# Women's moon phase watches



## red__thread (Dec 27, 2013)

Hello,

I'm brand new to the forum, so please forgive me ignorance and also, nice to meet you all 

I recently heard about moon phase watches for the first time and fell in love with the idea of them. I haven't owned a watch in years, but now I can't stop looking at photos of them online! In particular, this one is just breathtaking: Celestial Beauty A Lange Sohne Little Lange Moonphase Womens Watch | The Wrist Watcher But in addition to be limited addition, it is WAY out of my price range.
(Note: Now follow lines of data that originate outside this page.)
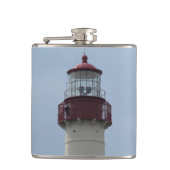 Cape May-vuurtoren Heupfles (Voorkant)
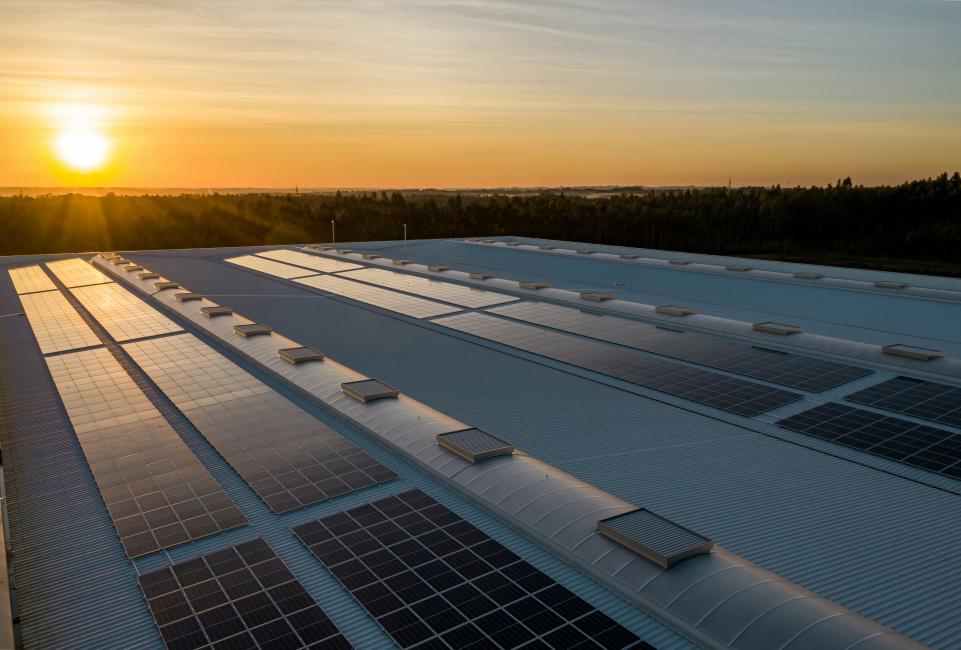 Compact with Africa  Solar panels at sunset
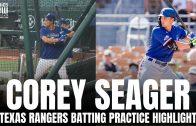 Corey Seager Smashes Line Drives & Base Hits in First Rounds of BP at Globe Life Field | Highlight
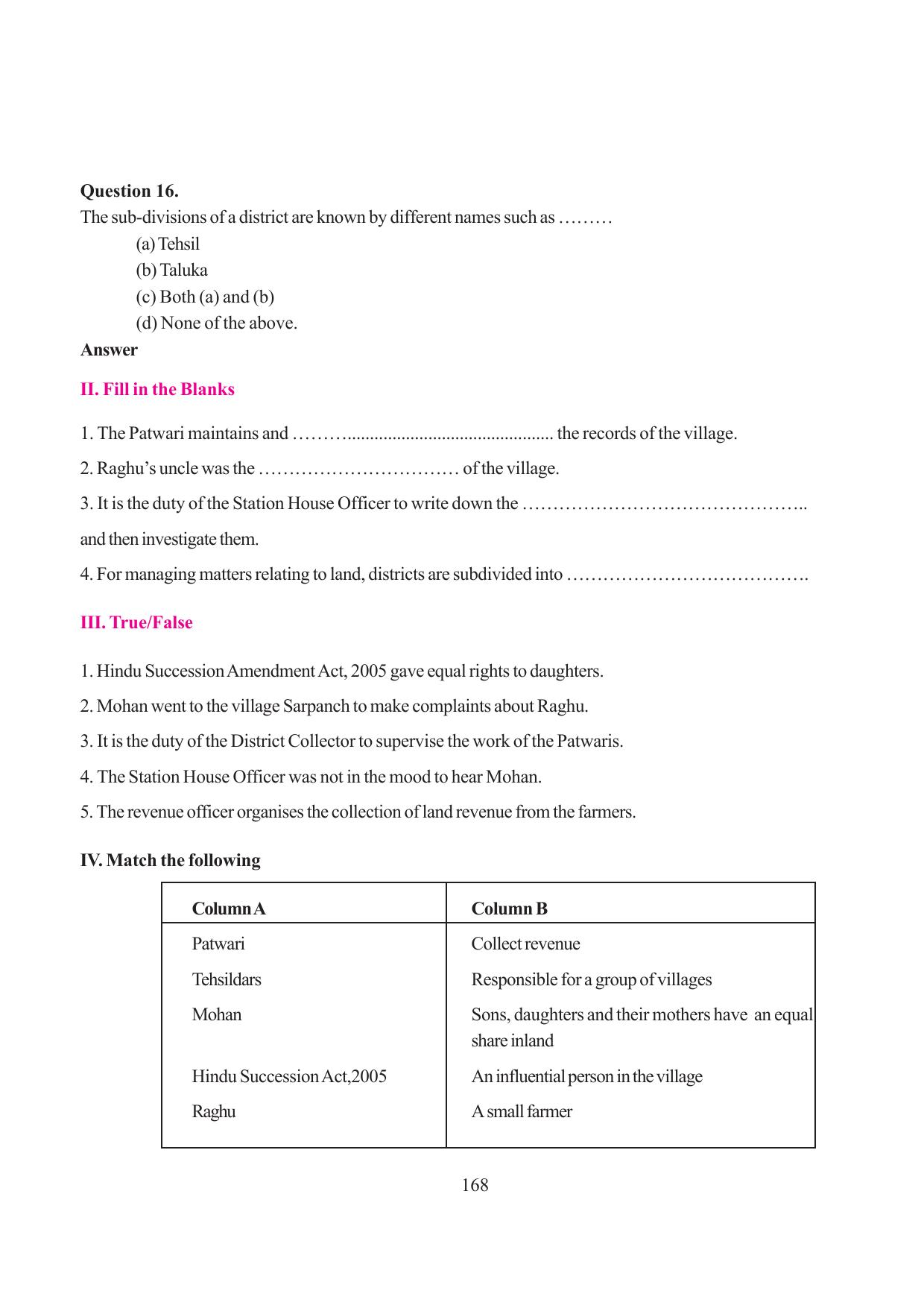 Tripura Board Class 6 Social Science English Version Workbooks - Page 176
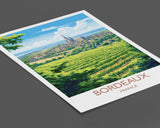 Bordeaux Poster, Travel Print of Bordeaux, Wine Region, France, Europe, Travel Gift NQ Media Designs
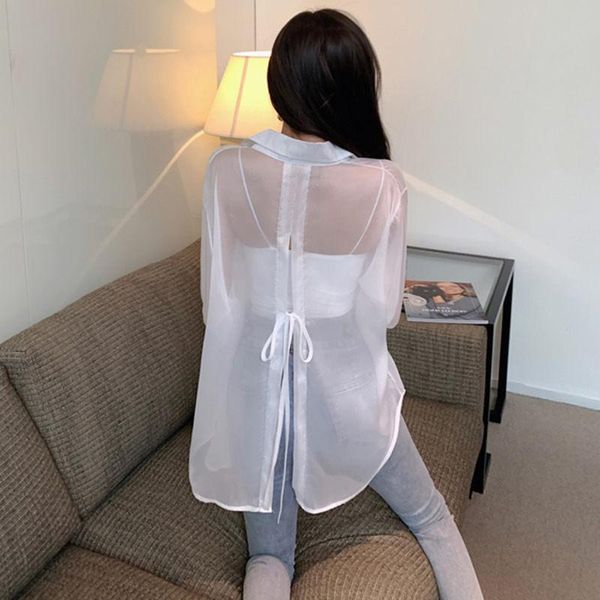 women's blouses & shirts 2021 summer korean fashion backless shirt womens thin jacket cardigan long sleeve lady sunscreen aq889, White
women's blouses & shirts 2021 summer korean fashion backless shirt womens thin jacket cardigan long sleeve lady sunscreen aq889, White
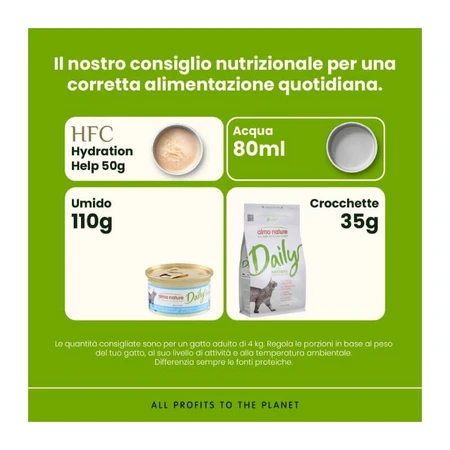 Almo Nature Daily Mousse van tonijn en witvis – Volledig voer voor volwassen katten, 85 g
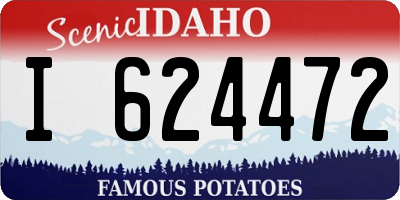 ID license plate I624472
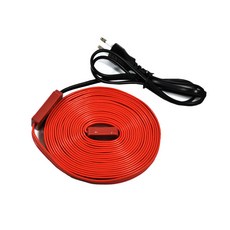 동파 방지 열선 1M 방지선 방지기 보온선 히터 결빙 케이블 수도 배관 겨울 예방 정온 전선 우주전열, 열선 일반형-1m, 1개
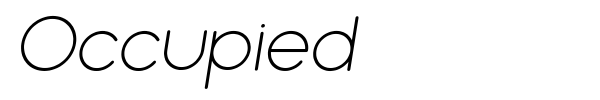 Occupied font preview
My question is, can you recommend some affordable (under $500) moon phase watches to me? I've browsed some older forum posts and looked at a couple, but none really caught my eye. I'm a woman but enjoy the "high complications" (I think that's the correct term?) that many of the men's moon phase watches have. Thanks you in advance for any suggestions..it's so tempting to go to Ebay to find one but I'd rather spend some extra money and get a good quality and beautiful looking watch, if possible.


----------



## ilitig8 (Oct 11, 2013)

Bulova has several. Just google Bulova women's moonphase watch. All of their's should be at or under your price point. You may also want to look at smaller men's watches as there are more men's moonphase watches out there.


----------



## Domo (Sep 20, 2013)

If you're happy with a men's watch, here's a few.

Orient ET0P003W
CLASSIC AUTOMATIC | MECHANICAL WATCHES / ET0P003W | ORIENT WATCH









Sea Gull M199S
SEAGULL M199S Moonphase Mechanical Chronograph Men's Watch with ST1908 Movement









Seiko Premier (This might end up around the 700 dollar mark)
Seiko USA / Collections / Premier / SRX005









Cheers.


----------



## AngelaGuajardo (Oct 23, 2013)

As for the moon phase trend, A. Lange&Sohne watches were always the best thus expensive. If you're looking for something cheaper, look at Guess Women's Moonphase Watch in White Dial or Guess Moonphase. These might suit your options.


----------